Vers une solidarité
mutualiste renouvelée pour l'an 2000
Alfred
CALIFICE
Ancien Député
Sénateur honoraire
Ministre d'Etat
Président de la Fédération des Mutualités chrétiennes de Charleroi
Pour nous,
mutualistes démocrates chrétiens, qui croyons en la valeur
irremplaçable de la solidarité, la question se pose de savoir si,
participant activement à créer de nouvelles perspectives d'avenir,
nous allons réussir à mettre ces nouvelles possibilités au service
de l'homme, pour son épanouissement personnel et son bien-être.
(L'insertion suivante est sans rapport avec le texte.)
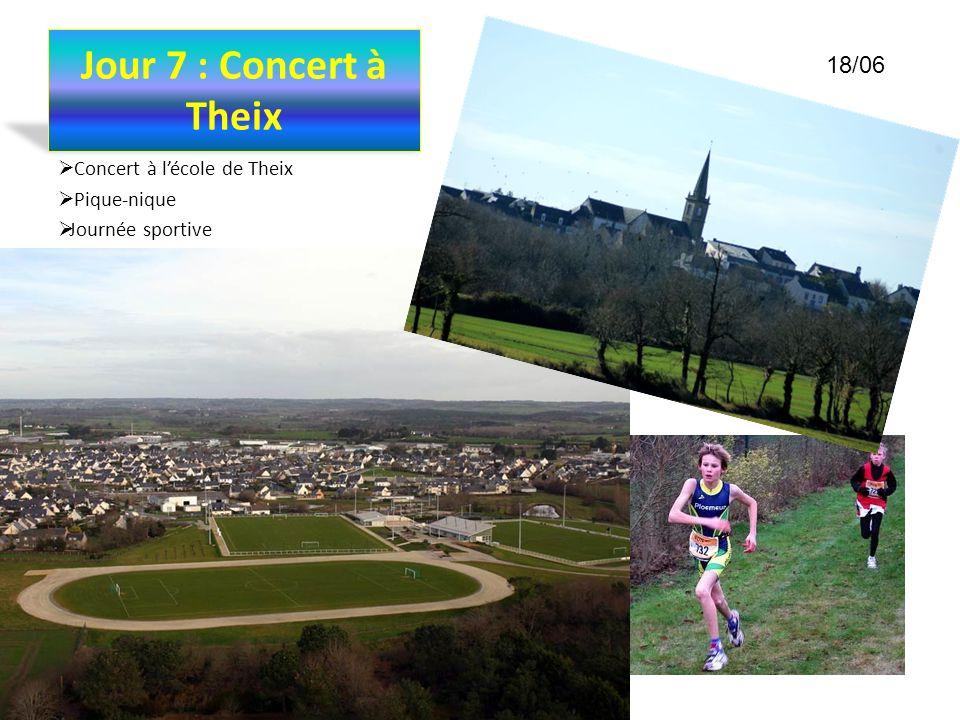 Jour 7 : Concert à Theix Concert à lécole de Theix Pique-nique Journée sportive 18/06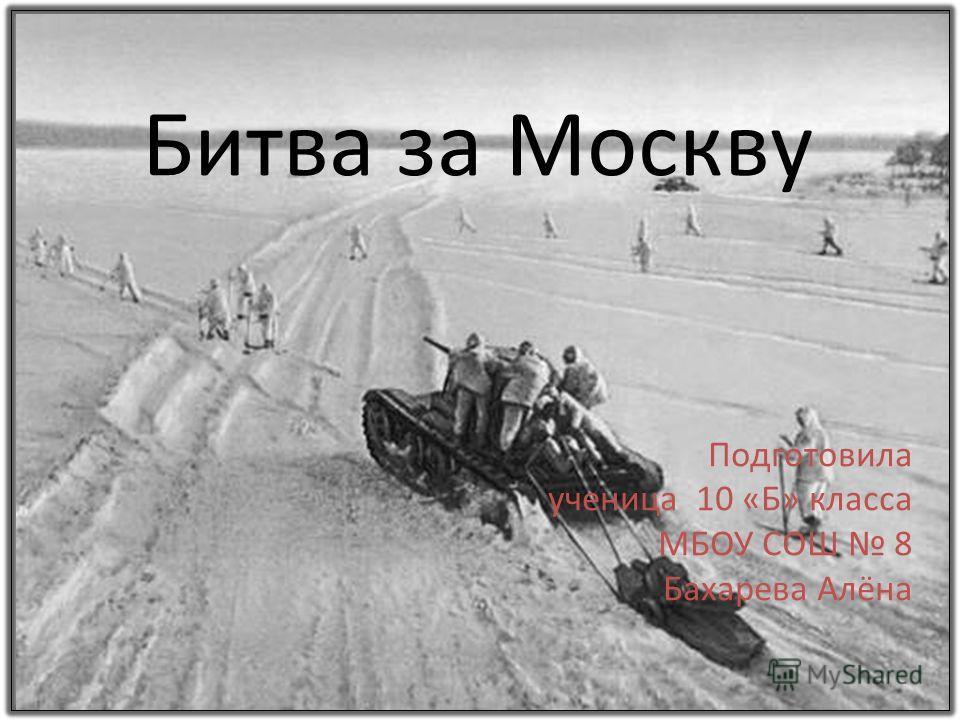 Битва за Москву Подготовила ученица 10 «Б» класа МБОУ СОШ 8 Бахарева Алёна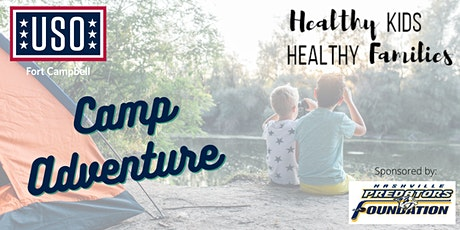 Healthy Kids, Healthy Families   Camp Adventure! tickets
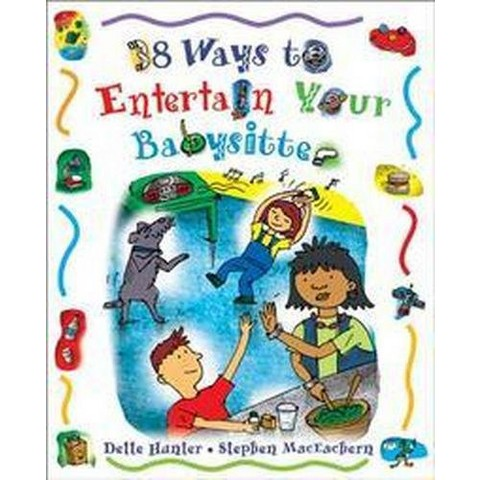 38 Ways to Entertain Your Babysitter (Paperback)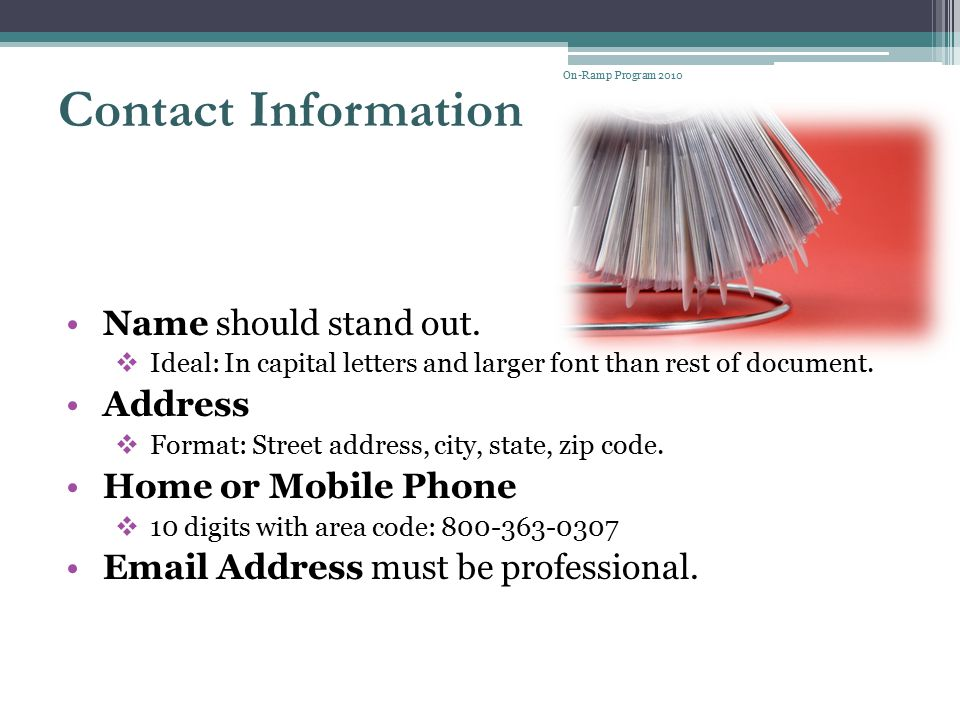 On-Ramp Program 2010 Contact Information. Name should stand out. Ideal: In capital letters and larger font than rest of document.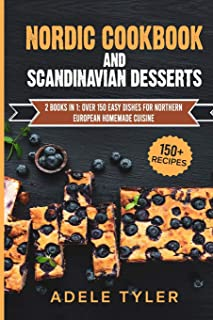 Nordic Cookbook And Scandinavian Desserts: 2 Books In 1: Over 150 Easy Dishes For Northern European Homemade Cuisine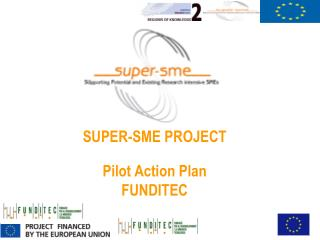 SUPER-SME PROJECT Pilot Action Plan  FUNDITEC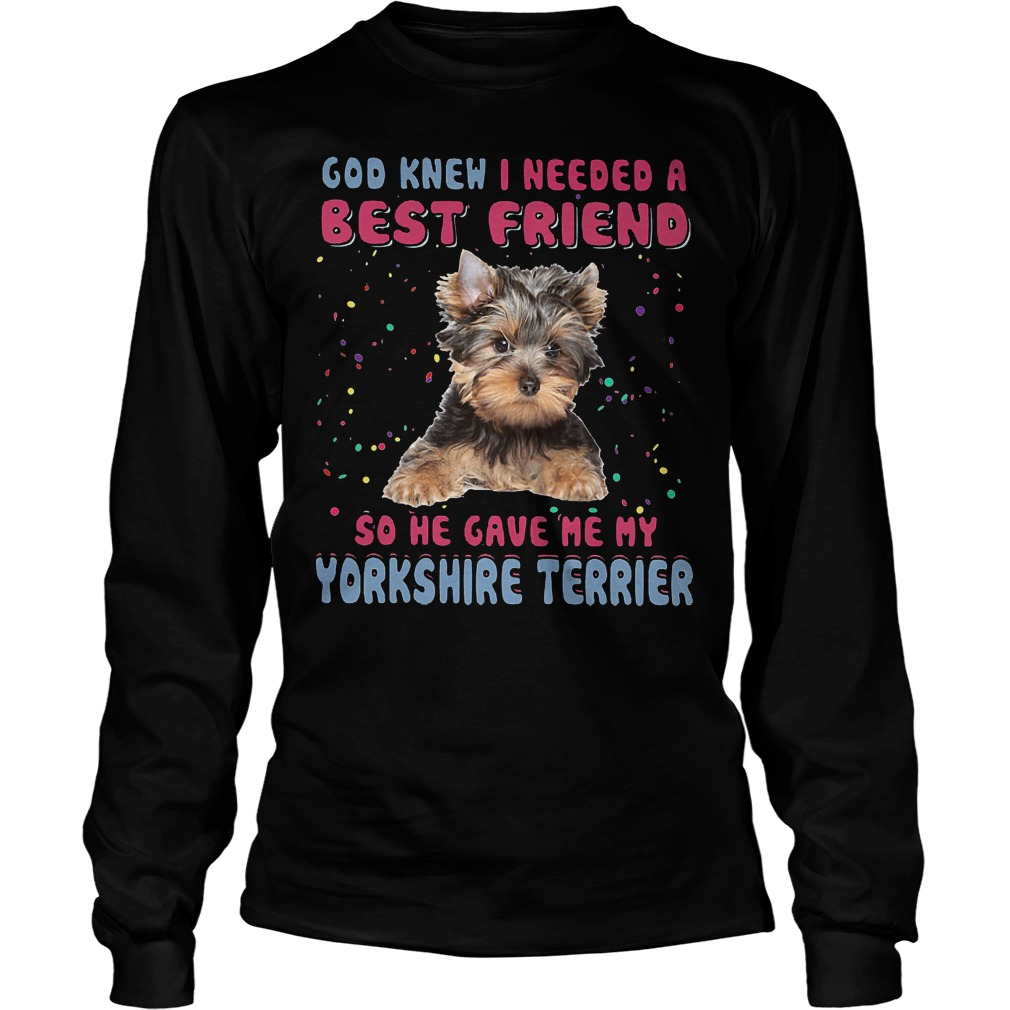 God Knew I Needed A Best Friend So He Gave Me My Yorkshire Terrier Longsleeve - God Knew I Needed A Best Friend So He Gave Me My Yorkshire Terrier T-Shirt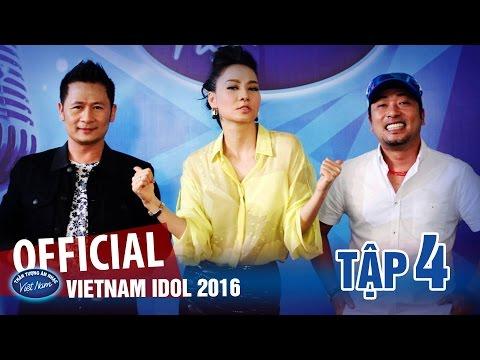 VIETNAM IDOL 2016 TẬP 4 FULL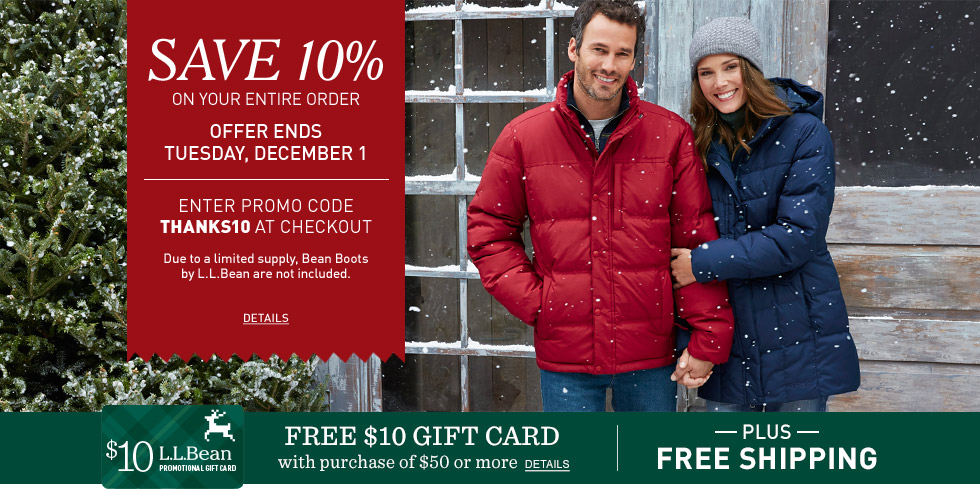 Save 10% on your order. Ends Tuesday, December 1. Enter promo code SAVE10 at checkout. L.L.Bean Boots not included.
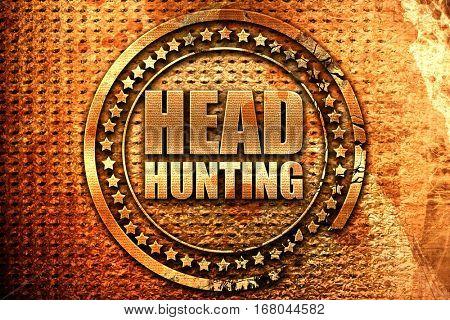 headhunting, 3D rendering, grunge metal stamp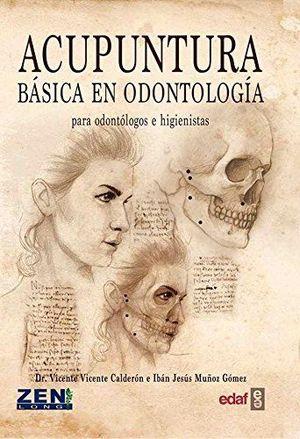 ACUPUNTURA BÁSICA EN ODONTOLOGÍA *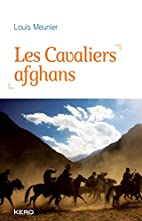 Les cavaliers afghans: récit by Louis…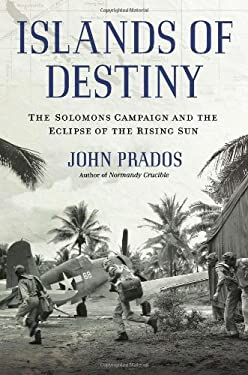 Islands of Destiny: The Solomons Campaign and the Eclipse of the Rising Sun 9780451238047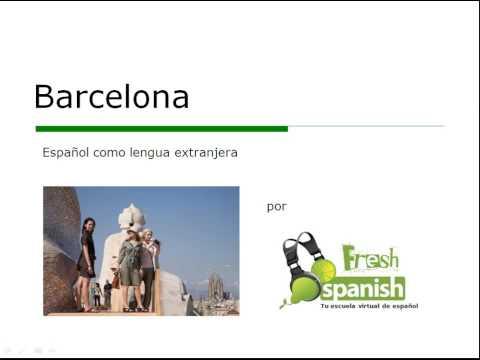 Barcelona - Learn Spanish with Fresh Spanish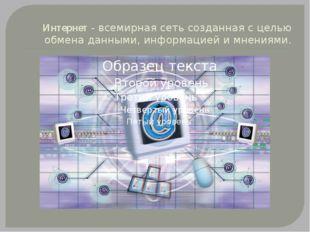 Интернет- всемирная сеть созданная с целью обмена данными, информацией и мне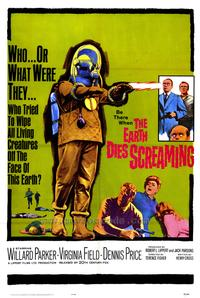The Earth Dies Screaming - 43 x 62 Movie Poster - Bus Shelter Style A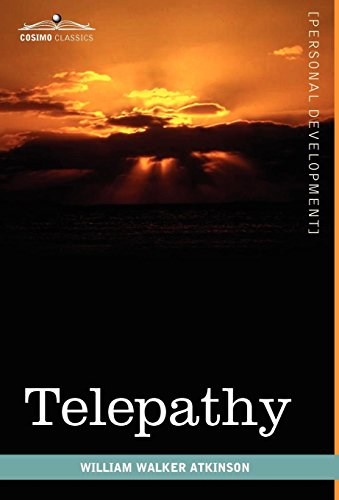 9781616403584: Telepathy: Its Theory, Facts, and Proof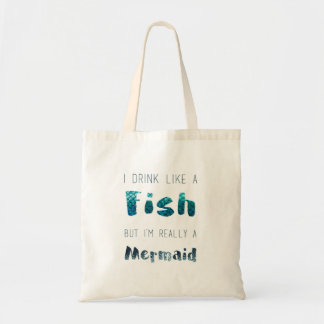 I'm Really A Mermaid, Funny Quote Tote Bag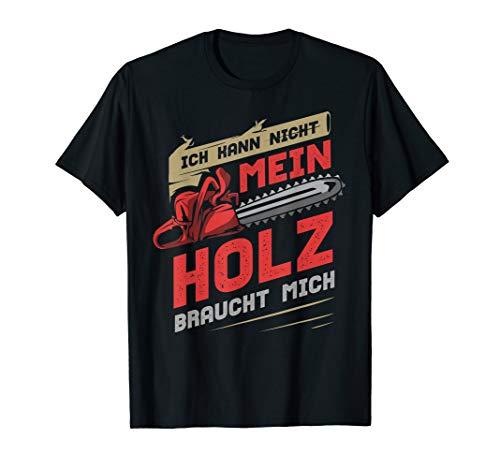 Herren Ich Kann Nicht Mein Holz Braucht Mich Holzfäller T-Shirt T-Shirt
Il
faudra faire preuve d'audace et d'initiative pour y parvenir tout en
garantissant des chances égales pour tous et en restant
particulièrement attentif aux besoins des plus faibles.
Dans ce contexte, il
faudra trouver de nouveaux équilibres entre les responsabilités collectives et
personnelles. Il s'agit bien de "nouveaux" équilibres, basés sur un large
consensus, avec une participation personnelle à la solidarité.
Sous la pression de la
crise, mais aussi et surtout en raison du plus grand bien-être matériel et des
conséquences fiscales de la forte croissance des dépenses publiques, l'idée même
de solidarité est de plus en plus battue en brèche par certains. Ceci d'autant
plus que certains systèmes généraux, ne laissant pas de possibilité de choix
personnel, sont souvent ressentis comme des charges imposées et des obligations
que l'on subit.
Dans de nombreux cas, la
notion de solidarité a disparu. Bien souvent, les systèmes généralisés et
obligatoires nuisent à la vraie solidarité en créant un esprit de "récupération"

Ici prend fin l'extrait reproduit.